DO THIS: Pull out every line of the rows below that contains the string "instances", and copy each one unchanged.

Start

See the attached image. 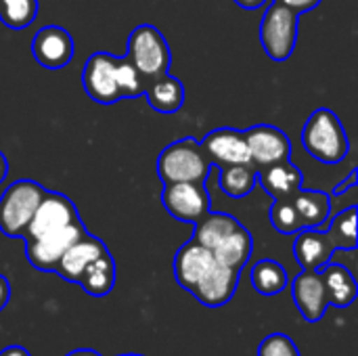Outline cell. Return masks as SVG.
<instances>
[{"label": "cell", "instance_id": "obj_1", "mask_svg": "<svg viewBox=\"0 0 358 356\" xmlns=\"http://www.w3.org/2000/svg\"><path fill=\"white\" fill-rule=\"evenodd\" d=\"M302 145L321 164H340L350 151L346 128L327 107L310 113L302 128Z\"/></svg>", "mask_w": 358, "mask_h": 356}, {"label": "cell", "instance_id": "obj_2", "mask_svg": "<svg viewBox=\"0 0 358 356\" xmlns=\"http://www.w3.org/2000/svg\"><path fill=\"white\" fill-rule=\"evenodd\" d=\"M214 164L195 138L170 143L157 157V174L164 185L170 183H206Z\"/></svg>", "mask_w": 358, "mask_h": 356}, {"label": "cell", "instance_id": "obj_3", "mask_svg": "<svg viewBox=\"0 0 358 356\" xmlns=\"http://www.w3.org/2000/svg\"><path fill=\"white\" fill-rule=\"evenodd\" d=\"M44 193L46 189L29 178L10 183L0 195V233L13 239H23Z\"/></svg>", "mask_w": 358, "mask_h": 356}, {"label": "cell", "instance_id": "obj_4", "mask_svg": "<svg viewBox=\"0 0 358 356\" xmlns=\"http://www.w3.org/2000/svg\"><path fill=\"white\" fill-rule=\"evenodd\" d=\"M300 13L281 2H271L260 21V42L273 61H287L298 44Z\"/></svg>", "mask_w": 358, "mask_h": 356}, {"label": "cell", "instance_id": "obj_5", "mask_svg": "<svg viewBox=\"0 0 358 356\" xmlns=\"http://www.w3.org/2000/svg\"><path fill=\"white\" fill-rule=\"evenodd\" d=\"M130 63L145 78H159L170 71L172 55L168 40L164 34L149 23L136 25L128 38V55Z\"/></svg>", "mask_w": 358, "mask_h": 356}, {"label": "cell", "instance_id": "obj_6", "mask_svg": "<svg viewBox=\"0 0 358 356\" xmlns=\"http://www.w3.org/2000/svg\"><path fill=\"white\" fill-rule=\"evenodd\" d=\"M162 204L174 220L187 225H197L212 210L206 183H170L164 187Z\"/></svg>", "mask_w": 358, "mask_h": 356}, {"label": "cell", "instance_id": "obj_7", "mask_svg": "<svg viewBox=\"0 0 358 356\" xmlns=\"http://www.w3.org/2000/svg\"><path fill=\"white\" fill-rule=\"evenodd\" d=\"M86 233L82 220L76 225H69L65 229H59L55 233H46L36 239H25V256L27 262L42 273H55L61 256L67 252V248L78 241Z\"/></svg>", "mask_w": 358, "mask_h": 356}, {"label": "cell", "instance_id": "obj_8", "mask_svg": "<svg viewBox=\"0 0 358 356\" xmlns=\"http://www.w3.org/2000/svg\"><path fill=\"white\" fill-rule=\"evenodd\" d=\"M76 222H80V214H78L76 204L63 193L46 191L42 201L38 204V208L34 212L27 229H25L23 241L42 237L46 233H55V231L65 229V227L76 225Z\"/></svg>", "mask_w": 358, "mask_h": 356}, {"label": "cell", "instance_id": "obj_9", "mask_svg": "<svg viewBox=\"0 0 358 356\" xmlns=\"http://www.w3.org/2000/svg\"><path fill=\"white\" fill-rule=\"evenodd\" d=\"M84 92L99 105H113L122 99L115 78V57L109 52H94L86 59L82 71Z\"/></svg>", "mask_w": 358, "mask_h": 356}, {"label": "cell", "instance_id": "obj_10", "mask_svg": "<svg viewBox=\"0 0 358 356\" xmlns=\"http://www.w3.org/2000/svg\"><path fill=\"white\" fill-rule=\"evenodd\" d=\"M243 134H245V143L250 149L252 164L256 168H264L271 164L285 162L292 155V141L277 126L258 124V126L248 128Z\"/></svg>", "mask_w": 358, "mask_h": 356}, {"label": "cell", "instance_id": "obj_11", "mask_svg": "<svg viewBox=\"0 0 358 356\" xmlns=\"http://www.w3.org/2000/svg\"><path fill=\"white\" fill-rule=\"evenodd\" d=\"M73 52H76L73 38L61 25H46L38 29L31 40V55L46 69L65 67L71 61Z\"/></svg>", "mask_w": 358, "mask_h": 356}, {"label": "cell", "instance_id": "obj_12", "mask_svg": "<svg viewBox=\"0 0 358 356\" xmlns=\"http://www.w3.org/2000/svg\"><path fill=\"white\" fill-rule=\"evenodd\" d=\"M237 285H239V271L214 262V266L197 281V285L189 294L208 308H220L233 300Z\"/></svg>", "mask_w": 358, "mask_h": 356}, {"label": "cell", "instance_id": "obj_13", "mask_svg": "<svg viewBox=\"0 0 358 356\" xmlns=\"http://www.w3.org/2000/svg\"><path fill=\"white\" fill-rule=\"evenodd\" d=\"M292 296L302 319L308 323H319L329 308L325 281L319 271H302L292 283Z\"/></svg>", "mask_w": 358, "mask_h": 356}, {"label": "cell", "instance_id": "obj_14", "mask_svg": "<svg viewBox=\"0 0 358 356\" xmlns=\"http://www.w3.org/2000/svg\"><path fill=\"white\" fill-rule=\"evenodd\" d=\"M203 153L212 164L233 166V164H252L250 149L245 143V134L235 128H216L206 134L199 143Z\"/></svg>", "mask_w": 358, "mask_h": 356}, {"label": "cell", "instance_id": "obj_15", "mask_svg": "<svg viewBox=\"0 0 358 356\" xmlns=\"http://www.w3.org/2000/svg\"><path fill=\"white\" fill-rule=\"evenodd\" d=\"M214 262L216 260L212 252L199 245L195 239H191L185 245H180V250L174 256V279L182 290L191 292L197 285V281L214 266Z\"/></svg>", "mask_w": 358, "mask_h": 356}, {"label": "cell", "instance_id": "obj_16", "mask_svg": "<svg viewBox=\"0 0 358 356\" xmlns=\"http://www.w3.org/2000/svg\"><path fill=\"white\" fill-rule=\"evenodd\" d=\"M105 250H107V245H105L99 237H94V235H90V233L86 231L78 241H73V243L67 248V252L61 256V260H59L55 273H57L61 279L69 281V283H78L80 277H82V273L86 271V266H88L94 258H99Z\"/></svg>", "mask_w": 358, "mask_h": 356}, {"label": "cell", "instance_id": "obj_17", "mask_svg": "<svg viewBox=\"0 0 358 356\" xmlns=\"http://www.w3.org/2000/svg\"><path fill=\"white\" fill-rule=\"evenodd\" d=\"M336 245L323 229H302L296 233L294 256L302 271H319L334 256Z\"/></svg>", "mask_w": 358, "mask_h": 356}, {"label": "cell", "instance_id": "obj_18", "mask_svg": "<svg viewBox=\"0 0 358 356\" xmlns=\"http://www.w3.org/2000/svg\"><path fill=\"white\" fill-rule=\"evenodd\" d=\"M256 183H260V187L273 199H289L302 189L304 176H302V170L296 164L285 159V162H279V164L258 168Z\"/></svg>", "mask_w": 358, "mask_h": 356}, {"label": "cell", "instance_id": "obj_19", "mask_svg": "<svg viewBox=\"0 0 358 356\" xmlns=\"http://www.w3.org/2000/svg\"><path fill=\"white\" fill-rule=\"evenodd\" d=\"M323 281H325V290H327V298H329V306L336 308H348L355 300H357L358 285L355 275L344 266V264H334L331 260L319 269Z\"/></svg>", "mask_w": 358, "mask_h": 356}, {"label": "cell", "instance_id": "obj_20", "mask_svg": "<svg viewBox=\"0 0 358 356\" xmlns=\"http://www.w3.org/2000/svg\"><path fill=\"white\" fill-rule=\"evenodd\" d=\"M252 250H254L252 233L243 225H239L233 233H229L212 250V256H214L216 262H220V264L241 273L245 269V264L250 262V258H252Z\"/></svg>", "mask_w": 358, "mask_h": 356}, {"label": "cell", "instance_id": "obj_21", "mask_svg": "<svg viewBox=\"0 0 358 356\" xmlns=\"http://www.w3.org/2000/svg\"><path fill=\"white\" fill-rule=\"evenodd\" d=\"M78 285L92 298H105L115 287V260L109 250L94 258L82 273Z\"/></svg>", "mask_w": 358, "mask_h": 356}, {"label": "cell", "instance_id": "obj_22", "mask_svg": "<svg viewBox=\"0 0 358 356\" xmlns=\"http://www.w3.org/2000/svg\"><path fill=\"white\" fill-rule=\"evenodd\" d=\"M304 229H323L331 214V195L317 189H300L292 197Z\"/></svg>", "mask_w": 358, "mask_h": 356}, {"label": "cell", "instance_id": "obj_23", "mask_svg": "<svg viewBox=\"0 0 358 356\" xmlns=\"http://www.w3.org/2000/svg\"><path fill=\"white\" fill-rule=\"evenodd\" d=\"M145 88L149 105L159 113H176L185 103V86L178 78L164 73Z\"/></svg>", "mask_w": 358, "mask_h": 356}, {"label": "cell", "instance_id": "obj_24", "mask_svg": "<svg viewBox=\"0 0 358 356\" xmlns=\"http://www.w3.org/2000/svg\"><path fill=\"white\" fill-rule=\"evenodd\" d=\"M250 279H252V287L260 296H266V298L281 294L289 285V275H287L285 266L277 260H271V258L256 262L252 266Z\"/></svg>", "mask_w": 358, "mask_h": 356}, {"label": "cell", "instance_id": "obj_25", "mask_svg": "<svg viewBox=\"0 0 358 356\" xmlns=\"http://www.w3.org/2000/svg\"><path fill=\"white\" fill-rule=\"evenodd\" d=\"M241 222L235 218V216H231V214H224V212H208L195 227V235H193V239L199 243V245H203V248H208L210 252L229 235V233H233L237 227H239Z\"/></svg>", "mask_w": 358, "mask_h": 356}, {"label": "cell", "instance_id": "obj_26", "mask_svg": "<svg viewBox=\"0 0 358 356\" xmlns=\"http://www.w3.org/2000/svg\"><path fill=\"white\" fill-rule=\"evenodd\" d=\"M256 174H258V168L254 164L220 166V176H218L220 191L233 199L248 197L256 187Z\"/></svg>", "mask_w": 358, "mask_h": 356}, {"label": "cell", "instance_id": "obj_27", "mask_svg": "<svg viewBox=\"0 0 358 356\" xmlns=\"http://www.w3.org/2000/svg\"><path fill=\"white\" fill-rule=\"evenodd\" d=\"M323 231L329 235V239L334 241L336 250H346V252H352L357 250V208L350 206L348 210L340 212L331 222L329 227Z\"/></svg>", "mask_w": 358, "mask_h": 356}, {"label": "cell", "instance_id": "obj_28", "mask_svg": "<svg viewBox=\"0 0 358 356\" xmlns=\"http://www.w3.org/2000/svg\"><path fill=\"white\" fill-rule=\"evenodd\" d=\"M38 0H0V21L10 29H25L36 21Z\"/></svg>", "mask_w": 358, "mask_h": 356}, {"label": "cell", "instance_id": "obj_29", "mask_svg": "<svg viewBox=\"0 0 358 356\" xmlns=\"http://www.w3.org/2000/svg\"><path fill=\"white\" fill-rule=\"evenodd\" d=\"M268 218H271V225L275 227V231H279L281 235H296L304 229L292 197L289 199H273Z\"/></svg>", "mask_w": 358, "mask_h": 356}, {"label": "cell", "instance_id": "obj_30", "mask_svg": "<svg viewBox=\"0 0 358 356\" xmlns=\"http://www.w3.org/2000/svg\"><path fill=\"white\" fill-rule=\"evenodd\" d=\"M115 78L122 99H134L145 92V86L141 82L143 76L136 71V67L130 63L128 57H115Z\"/></svg>", "mask_w": 358, "mask_h": 356}, {"label": "cell", "instance_id": "obj_31", "mask_svg": "<svg viewBox=\"0 0 358 356\" xmlns=\"http://www.w3.org/2000/svg\"><path fill=\"white\" fill-rule=\"evenodd\" d=\"M258 356H302L298 350V344L285 336V334H271L266 336L260 346H258Z\"/></svg>", "mask_w": 358, "mask_h": 356}, {"label": "cell", "instance_id": "obj_32", "mask_svg": "<svg viewBox=\"0 0 358 356\" xmlns=\"http://www.w3.org/2000/svg\"><path fill=\"white\" fill-rule=\"evenodd\" d=\"M277 2L289 6L296 13H306V10H313L321 4V0H277Z\"/></svg>", "mask_w": 358, "mask_h": 356}, {"label": "cell", "instance_id": "obj_33", "mask_svg": "<svg viewBox=\"0 0 358 356\" xmlns=\"http://www.w3.org/2000/svg\"><path fill=\"white\" fill-rule=\"evenodd\" d=\"M357 180H358V174L357 170H352L348 176H346V180H342V183H338V187L334 189V193L331 195H342V193H348L352 187H357Z\"/></svg>", "mask_w": 358, "mask_h": 356}, {"label": "cell", "instance_id": "obj_34", "mask_svg": "<svg viewBox=\"0 0 358 356\" xmlns=\"http://www.w3.org/2000/svg\"><path fill=\"white\" fill-rule=\"evenodd\" d=\"M8 302H10V283L4 275H0V313L6 308Z\"/></svg>", "mask_w": 358, "mask_h": 356}, {"label": "cell", "instance_id": "obj_35", "mask_svg": "<svg viewBox=\"0 0 358 356\" xmlns=\"http://www.w3.org/2000/svg\"><path fill=\"white\" fill-rule=\"evenodd\" d=\"M0 356H31L23 346H6L4 350H0Z\"/></svg>", "mask_w": 358, "mask_h": 356}, {"label": "cell", "instance_id": "obj_36", "mask_svg": "<svg viewBox=\"0 0 358 356\" xmlns=\"http://www.w3.org/2000/svg\"><path fill=\"white\" fill-rule=\"evenodd\" d=\"M237 6L241 8H248V10H254V8H260L266 0H233Z\"/></svg>", "mask_w": 358, "mask_h": 356}, {"label": "cell", "instance_id": "obj_37", "mask_svg": "<svg viewBox=\"0 0 358 356\" xmlns=\"http://www.w3.org/2000/svg\"><path fill=\"white\" fill-rule=\"evenodd\" d=\"M6 174H8V159H6L4 153L0 151V185L6 180Z\"/></svg>", "mask_w": 358, "mask_h": 356}, {"label": "cell", "instance_id": "obj_38", "mask_svg": "<svg viewBox=\"0 0 358 356\" xmlns=\"http://www.w3.org/2000/svg\"><path fill=\"white\" fill-rule=\"evenodd\" d=\"M65 356H101L96 350H90V348H78V350H71Z\"/></svg>", "mask_w": 358, "mask_h": 356}, {"label": "cell", "instance_id": "obj_39", "mask_svg": "<svg viewBox=\"0 0 358 356\" xmlns=\"http://www.w3.org/2000/svg\"><path fill=\"white\" fill-rule=\"evenodd\" d=\"M120 356H145V355H134V353H128V355H120Z\"/></svg>", "mask_w": 358, "mask_h": 356}]
</instances>
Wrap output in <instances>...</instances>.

End

FINISHED TASK:
<instances>
</instances>
Wrap output in <instances>...</instances>.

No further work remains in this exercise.